> **Assignment**
Could you reproduce the passage of the article on Hannah English Williams that begins at "According to the" and ends after "the New World.", word for word?

> **Excerpt to read**

__________________________________________________

= Hannah English Williams =

American natural history collector (died 1722)

Hannah English Williams (died 1722) was a collector of natural history in the American British Colonies during the early 18th century. Hannah English Williams lived near Stoney Point along the Ashley River while managing lands that provided area for her collection. Living near Charleston, South Carolina, she aided in documenting South Carolina's natural resources. She was married twice in her life, first to Matthew English, then she later married William Williams in her life. She is documented as the first female to collect specimens of plants and animals in the American British colonies and send them back overseas for scientific collections in London.

== Personal life ==
Hannah English Williams married Matthew English and had two children with him, Mary and Henroyda. After the death of her husband, she was entitled to five hundred acres of land near Stony Point in November of 1692. She then wedded William Williams, an adjacent plantation owner, and gained another five hundred acres of land close to the Ashley River to add to her property near Stony Point. Williams William provided Hannah many social and economic benefits. Later in her life, she wrote a letter to request medical recommendations and pharmaceuticals for issues with her spleen. English Williams was buried on 16 December 1722 in St. Philip's Churchyard in Charleston, South Carolina. These specimens included plants, insects, shells, and reptiles. She used these collected specimens to preserve in pins/vails using rum or brandy. She then would ship these specimens that she curated through Major William Halstead's vessels.

== Career ==
Hannah English Williams was the first female to aid in the transmission of flora and fauna from the British colonies in America back to Britain. She exchanged letters with James Petiver, a Fellow of the Royal Society of London for Improving Natural Knowledge, after being originally united in their shared curiosity by ship master William Halstead from South Carolina. As a part of Petiver's system of collectors, she was given instruction and materials for how to keep the specimens properly for transportation back to Britain. These shipments of organisms back to Petiver included many types of insects such as butterflies, flies, moths, bees, wasps and grasshoppers, along with other animals like snakes, scorpions, and lizards. English Williams also collected shells and plants to send for further study in Europe, along with artifacts from Indigenous peoples such as a "Westo Kings Tobacco pipe and a Queens Petticoat made of Moss". Within the four kept letters between Petiver and English Williams, it is noted that her discoveries, specifically of unique butterflies, were acknowledged by Petiver. Petiver named a few butterfly species after her including: "William's orange girdle Carolina butterfly, William's yellow tipt Carolina butterfly, and William's selvedge-eyed Carolina butterfly."

According to the South Carolina Encyclopedia, English Williams assisted in promoting botanical and zoological appreciation through her collections in the New World.

__________________________________________________

Stored data
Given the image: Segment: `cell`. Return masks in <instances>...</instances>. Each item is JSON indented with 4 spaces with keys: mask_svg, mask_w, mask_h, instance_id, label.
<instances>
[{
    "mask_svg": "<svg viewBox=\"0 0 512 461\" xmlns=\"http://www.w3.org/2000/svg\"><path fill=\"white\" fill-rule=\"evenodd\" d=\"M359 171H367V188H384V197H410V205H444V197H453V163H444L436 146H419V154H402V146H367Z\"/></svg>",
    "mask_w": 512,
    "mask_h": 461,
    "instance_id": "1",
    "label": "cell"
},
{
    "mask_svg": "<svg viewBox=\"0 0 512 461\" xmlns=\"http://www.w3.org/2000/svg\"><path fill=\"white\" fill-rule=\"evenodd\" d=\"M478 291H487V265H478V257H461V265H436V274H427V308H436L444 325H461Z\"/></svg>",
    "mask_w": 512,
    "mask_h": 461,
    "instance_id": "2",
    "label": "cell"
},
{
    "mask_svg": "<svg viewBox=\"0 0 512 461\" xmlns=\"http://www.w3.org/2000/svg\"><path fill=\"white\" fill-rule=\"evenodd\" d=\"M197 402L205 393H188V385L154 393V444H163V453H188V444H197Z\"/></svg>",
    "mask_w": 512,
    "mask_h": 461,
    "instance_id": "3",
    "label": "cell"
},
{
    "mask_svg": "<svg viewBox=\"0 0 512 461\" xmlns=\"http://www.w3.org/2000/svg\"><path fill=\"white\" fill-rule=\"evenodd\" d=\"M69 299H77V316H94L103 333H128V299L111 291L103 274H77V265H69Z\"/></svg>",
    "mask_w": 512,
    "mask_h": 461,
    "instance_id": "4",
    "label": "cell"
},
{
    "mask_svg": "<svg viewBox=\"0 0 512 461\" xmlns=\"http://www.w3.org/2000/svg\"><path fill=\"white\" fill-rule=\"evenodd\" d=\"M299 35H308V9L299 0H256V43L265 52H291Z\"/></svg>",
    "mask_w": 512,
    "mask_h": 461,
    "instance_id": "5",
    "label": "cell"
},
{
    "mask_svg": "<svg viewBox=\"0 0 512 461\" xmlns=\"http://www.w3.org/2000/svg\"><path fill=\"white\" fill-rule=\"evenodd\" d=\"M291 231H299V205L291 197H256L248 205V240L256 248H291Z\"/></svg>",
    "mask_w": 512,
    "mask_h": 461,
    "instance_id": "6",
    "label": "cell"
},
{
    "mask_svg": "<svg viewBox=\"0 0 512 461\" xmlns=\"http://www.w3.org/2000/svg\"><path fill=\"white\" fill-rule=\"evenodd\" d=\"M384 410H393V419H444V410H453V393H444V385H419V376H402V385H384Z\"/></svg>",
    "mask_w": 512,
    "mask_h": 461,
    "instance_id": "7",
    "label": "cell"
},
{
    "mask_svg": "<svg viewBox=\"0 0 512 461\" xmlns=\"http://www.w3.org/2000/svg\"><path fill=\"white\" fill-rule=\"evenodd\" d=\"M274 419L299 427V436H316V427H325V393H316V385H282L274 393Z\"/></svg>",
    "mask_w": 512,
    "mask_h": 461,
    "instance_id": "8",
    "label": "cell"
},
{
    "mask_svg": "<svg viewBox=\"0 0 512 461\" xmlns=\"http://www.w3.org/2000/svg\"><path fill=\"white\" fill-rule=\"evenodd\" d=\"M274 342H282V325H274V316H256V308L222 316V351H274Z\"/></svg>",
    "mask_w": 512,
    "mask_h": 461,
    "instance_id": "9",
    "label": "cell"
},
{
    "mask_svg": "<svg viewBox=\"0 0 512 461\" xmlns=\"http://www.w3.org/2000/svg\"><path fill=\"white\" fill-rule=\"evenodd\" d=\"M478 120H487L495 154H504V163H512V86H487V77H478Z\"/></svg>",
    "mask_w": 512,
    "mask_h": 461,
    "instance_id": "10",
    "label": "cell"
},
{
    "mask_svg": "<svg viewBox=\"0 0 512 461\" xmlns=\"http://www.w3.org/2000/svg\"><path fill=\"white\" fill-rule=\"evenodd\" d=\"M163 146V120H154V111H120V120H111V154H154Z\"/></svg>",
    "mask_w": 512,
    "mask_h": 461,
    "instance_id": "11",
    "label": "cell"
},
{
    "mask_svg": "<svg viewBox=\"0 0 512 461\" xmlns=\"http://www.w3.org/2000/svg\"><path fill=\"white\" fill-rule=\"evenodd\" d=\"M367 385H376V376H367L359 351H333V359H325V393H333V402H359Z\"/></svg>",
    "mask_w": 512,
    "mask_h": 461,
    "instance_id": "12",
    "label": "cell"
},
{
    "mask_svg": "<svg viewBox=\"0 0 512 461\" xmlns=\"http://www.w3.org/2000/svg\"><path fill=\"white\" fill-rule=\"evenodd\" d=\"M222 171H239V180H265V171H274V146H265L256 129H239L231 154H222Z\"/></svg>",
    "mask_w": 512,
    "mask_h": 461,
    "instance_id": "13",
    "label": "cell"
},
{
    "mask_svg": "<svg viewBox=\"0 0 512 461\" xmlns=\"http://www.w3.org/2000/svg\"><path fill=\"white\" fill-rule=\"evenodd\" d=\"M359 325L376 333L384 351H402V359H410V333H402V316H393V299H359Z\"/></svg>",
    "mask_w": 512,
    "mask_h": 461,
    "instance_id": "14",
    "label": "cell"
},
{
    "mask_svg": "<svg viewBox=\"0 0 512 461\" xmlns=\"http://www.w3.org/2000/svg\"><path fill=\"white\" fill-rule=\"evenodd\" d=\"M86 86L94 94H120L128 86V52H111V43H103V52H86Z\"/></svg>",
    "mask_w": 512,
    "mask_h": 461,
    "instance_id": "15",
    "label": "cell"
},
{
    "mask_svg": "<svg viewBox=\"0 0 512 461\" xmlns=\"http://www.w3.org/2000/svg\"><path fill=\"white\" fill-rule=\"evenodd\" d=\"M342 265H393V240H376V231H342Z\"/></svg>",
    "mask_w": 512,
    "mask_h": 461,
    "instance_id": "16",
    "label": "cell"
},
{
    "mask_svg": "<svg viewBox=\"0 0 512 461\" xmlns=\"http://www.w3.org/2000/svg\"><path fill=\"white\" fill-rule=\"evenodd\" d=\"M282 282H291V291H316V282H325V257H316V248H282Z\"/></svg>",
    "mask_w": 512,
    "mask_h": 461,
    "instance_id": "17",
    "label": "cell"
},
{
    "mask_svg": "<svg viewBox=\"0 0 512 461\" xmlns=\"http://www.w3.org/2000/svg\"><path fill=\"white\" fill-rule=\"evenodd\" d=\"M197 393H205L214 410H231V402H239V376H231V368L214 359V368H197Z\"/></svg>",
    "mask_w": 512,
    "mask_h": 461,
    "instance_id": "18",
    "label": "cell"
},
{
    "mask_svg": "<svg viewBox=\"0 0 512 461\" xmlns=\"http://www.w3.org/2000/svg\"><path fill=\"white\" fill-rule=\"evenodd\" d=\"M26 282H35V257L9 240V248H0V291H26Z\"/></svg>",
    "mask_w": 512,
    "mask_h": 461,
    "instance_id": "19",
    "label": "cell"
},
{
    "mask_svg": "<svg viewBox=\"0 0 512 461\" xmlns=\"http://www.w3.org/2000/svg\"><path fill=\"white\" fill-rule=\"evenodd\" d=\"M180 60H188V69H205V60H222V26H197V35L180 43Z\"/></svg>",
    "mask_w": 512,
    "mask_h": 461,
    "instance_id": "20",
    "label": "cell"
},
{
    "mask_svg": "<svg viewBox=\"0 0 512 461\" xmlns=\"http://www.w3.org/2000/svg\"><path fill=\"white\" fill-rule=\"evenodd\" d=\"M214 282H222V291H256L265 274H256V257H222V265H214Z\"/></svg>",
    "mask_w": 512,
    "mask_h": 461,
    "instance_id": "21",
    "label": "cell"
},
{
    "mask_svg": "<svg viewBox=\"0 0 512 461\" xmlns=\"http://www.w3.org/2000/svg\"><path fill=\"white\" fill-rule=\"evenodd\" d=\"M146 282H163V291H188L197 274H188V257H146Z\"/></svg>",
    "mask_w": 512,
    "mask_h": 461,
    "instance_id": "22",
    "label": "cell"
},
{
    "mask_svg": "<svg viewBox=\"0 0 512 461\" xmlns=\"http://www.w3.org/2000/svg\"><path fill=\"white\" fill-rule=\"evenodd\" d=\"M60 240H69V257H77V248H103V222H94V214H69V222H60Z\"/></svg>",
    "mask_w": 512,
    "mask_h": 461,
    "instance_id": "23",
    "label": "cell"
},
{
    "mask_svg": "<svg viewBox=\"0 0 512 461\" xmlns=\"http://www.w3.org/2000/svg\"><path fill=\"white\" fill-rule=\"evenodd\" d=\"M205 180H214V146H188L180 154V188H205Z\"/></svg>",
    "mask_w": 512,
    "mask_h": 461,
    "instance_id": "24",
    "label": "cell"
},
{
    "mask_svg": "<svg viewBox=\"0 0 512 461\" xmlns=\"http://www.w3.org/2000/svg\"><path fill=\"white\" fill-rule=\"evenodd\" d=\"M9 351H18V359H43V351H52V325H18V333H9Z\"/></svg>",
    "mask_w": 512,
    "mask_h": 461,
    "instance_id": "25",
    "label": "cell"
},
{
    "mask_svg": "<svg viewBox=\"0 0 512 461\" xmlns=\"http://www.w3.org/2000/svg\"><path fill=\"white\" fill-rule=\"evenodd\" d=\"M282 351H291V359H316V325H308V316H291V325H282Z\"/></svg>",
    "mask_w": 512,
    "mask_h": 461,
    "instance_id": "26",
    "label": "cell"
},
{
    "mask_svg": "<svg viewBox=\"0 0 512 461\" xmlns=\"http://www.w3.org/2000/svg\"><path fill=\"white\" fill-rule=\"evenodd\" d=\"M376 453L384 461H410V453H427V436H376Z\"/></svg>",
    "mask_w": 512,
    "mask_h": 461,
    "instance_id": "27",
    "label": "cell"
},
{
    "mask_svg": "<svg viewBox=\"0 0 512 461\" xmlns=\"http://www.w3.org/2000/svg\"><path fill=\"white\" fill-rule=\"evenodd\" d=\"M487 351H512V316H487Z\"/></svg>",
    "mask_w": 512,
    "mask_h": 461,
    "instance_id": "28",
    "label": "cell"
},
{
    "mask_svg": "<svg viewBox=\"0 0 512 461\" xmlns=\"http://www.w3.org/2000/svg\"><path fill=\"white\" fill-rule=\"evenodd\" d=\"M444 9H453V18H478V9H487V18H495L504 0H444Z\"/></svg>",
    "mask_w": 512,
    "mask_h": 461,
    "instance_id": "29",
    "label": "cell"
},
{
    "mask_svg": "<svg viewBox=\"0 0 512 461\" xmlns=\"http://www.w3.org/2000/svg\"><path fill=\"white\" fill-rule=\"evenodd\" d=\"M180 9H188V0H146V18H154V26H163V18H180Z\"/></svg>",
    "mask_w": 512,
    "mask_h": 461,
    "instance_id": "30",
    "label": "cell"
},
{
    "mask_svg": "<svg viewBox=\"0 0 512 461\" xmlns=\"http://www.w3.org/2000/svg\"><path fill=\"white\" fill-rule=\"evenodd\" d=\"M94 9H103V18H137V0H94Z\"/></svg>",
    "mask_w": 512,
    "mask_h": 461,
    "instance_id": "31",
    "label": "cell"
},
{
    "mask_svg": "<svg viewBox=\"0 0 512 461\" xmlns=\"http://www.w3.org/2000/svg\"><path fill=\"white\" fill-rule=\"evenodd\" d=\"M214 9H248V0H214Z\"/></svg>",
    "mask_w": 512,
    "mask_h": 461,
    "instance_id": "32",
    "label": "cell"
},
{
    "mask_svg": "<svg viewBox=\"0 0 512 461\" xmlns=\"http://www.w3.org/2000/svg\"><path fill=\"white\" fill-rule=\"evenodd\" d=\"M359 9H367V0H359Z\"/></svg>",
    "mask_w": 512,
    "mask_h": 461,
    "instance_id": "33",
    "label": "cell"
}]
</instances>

__________________________________________________

> **Result of the exercise**
According to the South Carolina Encyclopedia, English Williams assisted in promoting botanical and zoological appreciation through her collections in the New World.